- **DIRECTIONS FOR THIS TASK**:
Put the lines of the items below into a numbered list, omitting blank lines and leaving out any pictures.

— START OF DATA TO PROCESS —

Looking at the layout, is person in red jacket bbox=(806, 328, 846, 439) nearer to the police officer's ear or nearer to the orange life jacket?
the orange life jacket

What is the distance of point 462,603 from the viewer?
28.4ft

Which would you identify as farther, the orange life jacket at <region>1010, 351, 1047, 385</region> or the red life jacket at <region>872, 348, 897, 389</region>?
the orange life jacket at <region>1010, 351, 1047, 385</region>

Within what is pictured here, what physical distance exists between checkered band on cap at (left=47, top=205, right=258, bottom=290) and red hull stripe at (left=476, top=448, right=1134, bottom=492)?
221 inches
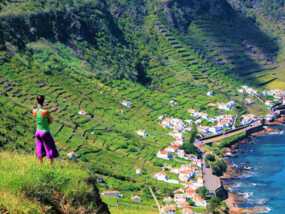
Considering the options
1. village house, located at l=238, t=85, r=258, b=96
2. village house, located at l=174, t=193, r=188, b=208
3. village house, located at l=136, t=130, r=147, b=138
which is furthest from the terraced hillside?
village house, located at l=174, t=193, r=188, b=208

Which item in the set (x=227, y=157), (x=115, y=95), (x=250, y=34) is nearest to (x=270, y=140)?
(x=227, y=157)

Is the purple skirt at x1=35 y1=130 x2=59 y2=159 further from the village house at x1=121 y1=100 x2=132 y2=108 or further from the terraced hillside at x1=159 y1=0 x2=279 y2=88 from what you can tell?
the terraced hillside at x1=159 y1=0 x2=279 y2=88

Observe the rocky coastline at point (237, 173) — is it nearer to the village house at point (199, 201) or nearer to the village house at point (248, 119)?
the village house at point (248, 119)

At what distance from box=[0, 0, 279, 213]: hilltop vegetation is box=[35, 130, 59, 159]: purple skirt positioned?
1.48ft

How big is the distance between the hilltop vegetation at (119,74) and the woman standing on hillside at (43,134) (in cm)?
49

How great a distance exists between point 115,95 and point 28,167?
104 metres

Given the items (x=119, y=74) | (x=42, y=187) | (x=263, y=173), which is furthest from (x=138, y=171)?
(x=42, y=187)

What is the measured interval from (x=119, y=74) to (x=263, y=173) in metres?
48.3

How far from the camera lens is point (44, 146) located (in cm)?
1423

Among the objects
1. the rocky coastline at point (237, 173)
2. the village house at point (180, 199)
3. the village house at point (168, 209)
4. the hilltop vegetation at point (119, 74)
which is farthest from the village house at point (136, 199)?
the rocky coastline at point (237, 173)

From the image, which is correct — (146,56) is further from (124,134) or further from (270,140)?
(124,134)

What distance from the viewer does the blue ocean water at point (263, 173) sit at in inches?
3208

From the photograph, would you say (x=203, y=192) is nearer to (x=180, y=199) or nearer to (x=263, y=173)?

— END OF DATA TO PROCESS —

- **RESULT FOR THIS TASK**:
1. Looking at the layout, is person in red jacket bbox=(806, 328, 846, 439) nearer to the police officer's ear or nearer to the orange life jacket?
2. the orange life jacket
3. What is the distance of point 462,603 from the viewer?
4. 28.4ft
5. Which would you identify as farther, the orange life jacket at <region>1010, 351, 1047, 385</region> or the red life jacket at <region>872, 348, 897, 389</region>?
6. the orange life jacket at <region>1010, 351, 1047, 385</region>
7. Within what is pictured here, what physical distance exists between checkered band on cap at (left=47, top=205, right=258, bottom=290) and red hull stripe at (left=476, top=448, right=1134, bottom=492)?
8. 221 inches
9. Considering the options
10. 1. village house, located at l=238, t=85, r=258, b=96
11. 2. village house, located at l=174, t=193, r=188, b=208
12. 3. village house, located at l=136, t=130, r=147, b=138
13. which is furthest from the terraced hillside?
14. village house, located at l=174, t=193, r=188, b=208
15. Which item in the set (x=227, y=157), (x=115, y=95), (x=250, y=34) is nearest to (x=270, y=140)?
16. (x=227, y=157)
17. Is the purple skirt at x1=35 y1=130 x2=59 y2=159 further from the village house at x1=121 y1=100 x2=132 y2=108 or further from the terraced hillside at x1=159 y1=0 x2=279 y2=88 from what you can tell?
18. the terraced hillside at x1=159 y1=0 x2=279 y2=88
19. Observe the rocky coastline at point (237, 173) — is it nearer to the village house at point (199, 201) or nearer to the village house at point (248, 119)?
20. the village house at point (248, 119)
21. At what distance from box=[0, 0, 279, 213]: hilltop vegetation is box=[35, 130, 59, 159]: purple skirt positioned?
22. 1.48ft
23. How big is the distance between the hilltop vegetation at (119,74) and the woman standing on hillside at (43,134) (in cm)?
24. 49
25. How great a distance exists between point 115,95 and point 28,167?
26. 104 metres
27. Given the items (x=119, y=74) | (x=42, y=187) | (x=263, y=173), which is furthest from (x=138, y=171)?
28. (x=42, y=187)
29. What is the measured interval from (x=119, y=74) to (x=263, y=173) in metres?
30. 48.3
31. How far from the camera lens is point (44, 146) located (in cm)?
32. 1423
33. Among the objects
34. 1. the rocky coastline at point (237, 173)
35. 2. the village house at point (180, 199)
36. 3. the village house at point (168, 209)
37. 4. the hilltop vegetation at point (119, 74)
38. which is farthest from the village house at point (136, 199)?
39. the rocky coastline at point (237, 173)
40. From the image, which is correct — (146,56) is further from (124,134) or further from (270,140)?
41. (124,134)
42. What distance from the viewer does the blue ocean water at point (263, 173) sit at in inches?
43. 3208
44. From the photograph, would you say (x=203, y=192) is nearer to (x=180, y=199) or nearer to (x=263, y=173)?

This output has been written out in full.